(Text passage)
*-*-*

The Antiquities Act of 1906
The Antiquities Act has been used to create more than 100 national monuments and protect 80 million acres of federal land since it was passed in 1906 (1). While the Antiquities Act gives the President authority to declare national monuments, it’s silent about the abolishment of a national monument. The core provisions of the Antiquities Act:
1) Give the President the authority to declare historic landmarks, prehistoric structures and other objects of historic or scientific interest that are situated upon lands owned or controlled by the Federal Government to be National Monuments.
2) Allow that the amount of land reserved must not exceed the smallest area necessary for its proper management. (2)
The Antiquities Act is clear about the President’s authority to create national monuments, but does the President have the authority to reverse a national monument designation?

*-*-*

(Provided data)
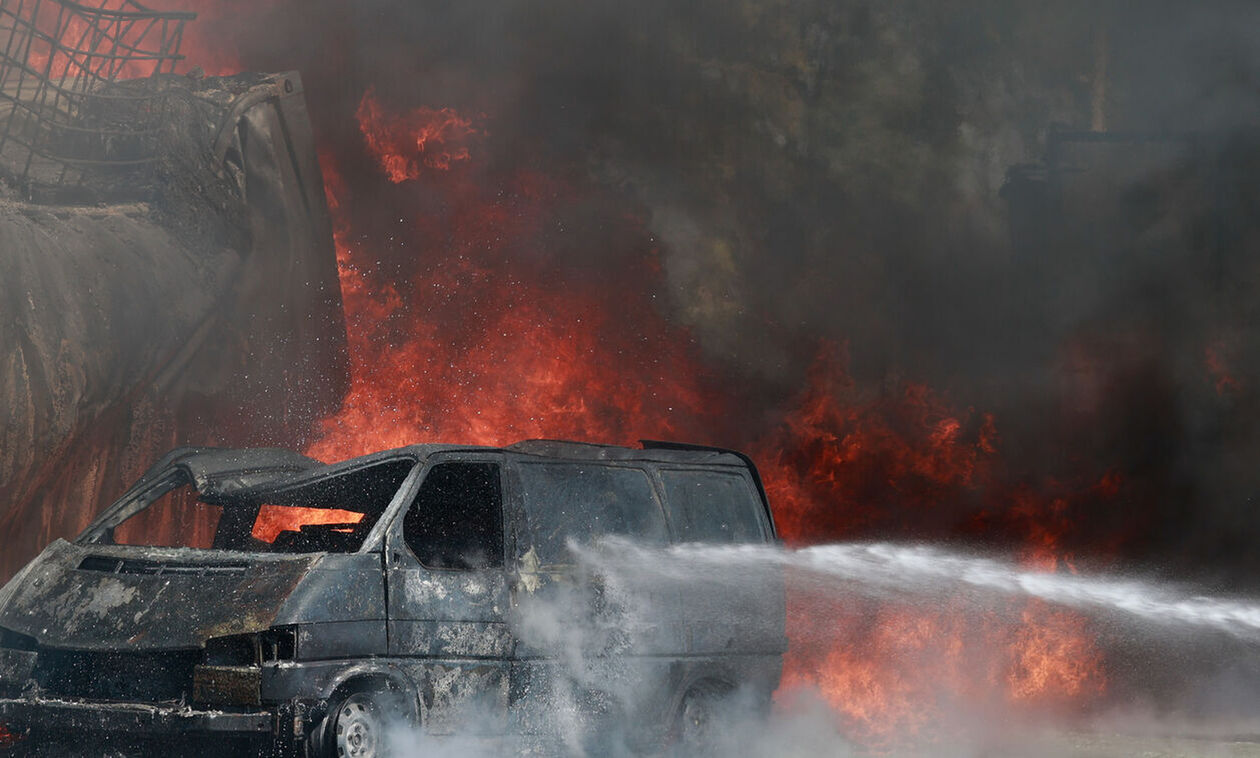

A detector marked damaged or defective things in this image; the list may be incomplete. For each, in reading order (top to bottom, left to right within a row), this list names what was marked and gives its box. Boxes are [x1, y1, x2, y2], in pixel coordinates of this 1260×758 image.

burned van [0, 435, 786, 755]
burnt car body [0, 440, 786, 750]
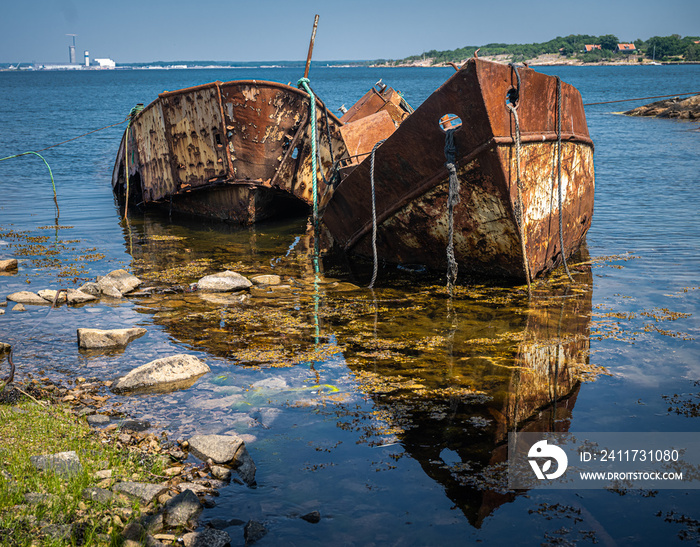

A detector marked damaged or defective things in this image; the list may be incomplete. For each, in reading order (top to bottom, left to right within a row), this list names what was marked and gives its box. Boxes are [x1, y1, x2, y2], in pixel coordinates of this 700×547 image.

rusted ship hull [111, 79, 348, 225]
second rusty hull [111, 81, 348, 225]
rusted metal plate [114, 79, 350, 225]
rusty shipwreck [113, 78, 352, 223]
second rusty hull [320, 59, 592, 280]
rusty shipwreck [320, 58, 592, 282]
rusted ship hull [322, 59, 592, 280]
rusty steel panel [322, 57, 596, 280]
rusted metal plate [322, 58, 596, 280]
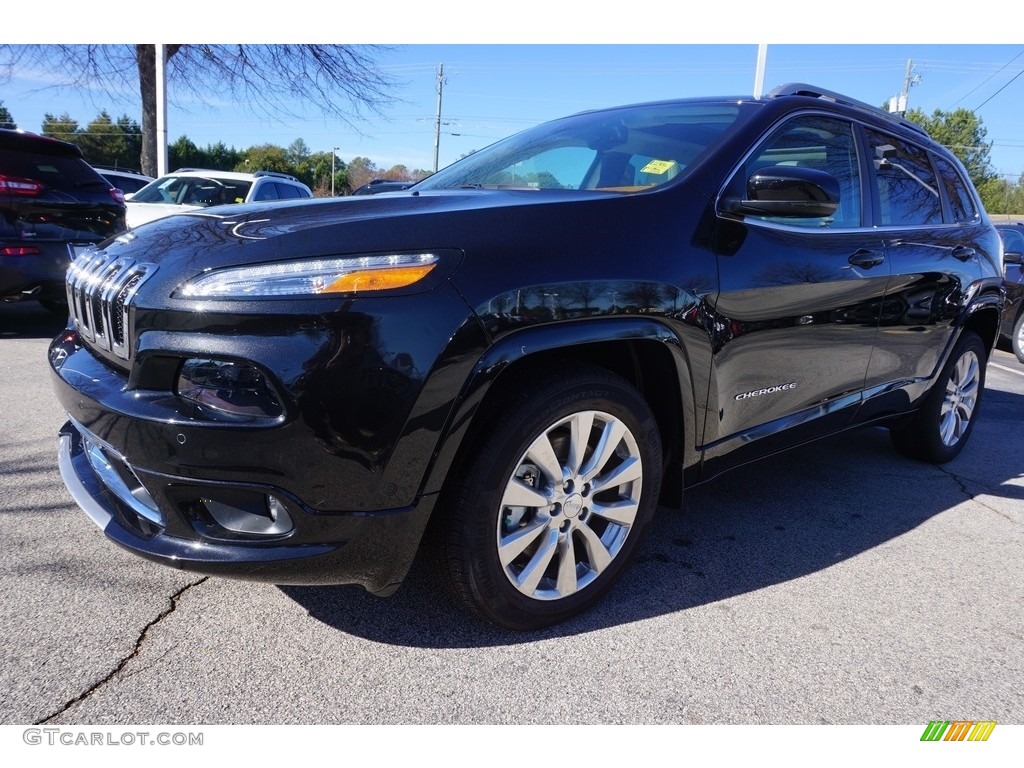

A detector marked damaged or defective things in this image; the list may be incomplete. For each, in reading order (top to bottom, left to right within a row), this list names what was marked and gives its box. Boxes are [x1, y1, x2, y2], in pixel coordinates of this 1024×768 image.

*-*-*

(Work order)
Please continue the passage on the Antiquities Act of 1906, starting after its closing question about reversing a national monument designation.

(Reply to the task)
In 1938, President Roosevelt considered abolishing the Castle Pickney National Monument in South Carolina. However, his Attorney General, Homer Cummings, said the President had no such authority because the law did not authorize the President to abolish national monuments (3). As a result, President Roosevelt did not change the status of the monument. While Roosevelt could not undo Pickney National Monument, it was eventually abolished by Congress in 1956 (4). Although Cummings advice was not a judicial ruling, his statement was the only legal authority to provide a statutory interpretation (5). Cumming's legal analysis was challenged for the first time ever this past week by conservative legal scholars at the American Enterprise Institute but their argument raises constitutional issues and overreach by the Executive Office.
Although Presidents do not have the authority to abolish national monuments, they have altered monument sizes in order to meet the smallest area compatible criteria. (6) For example, Woodrow Wilson reduced the size of Mount Olympus National Monument in 1915. (7)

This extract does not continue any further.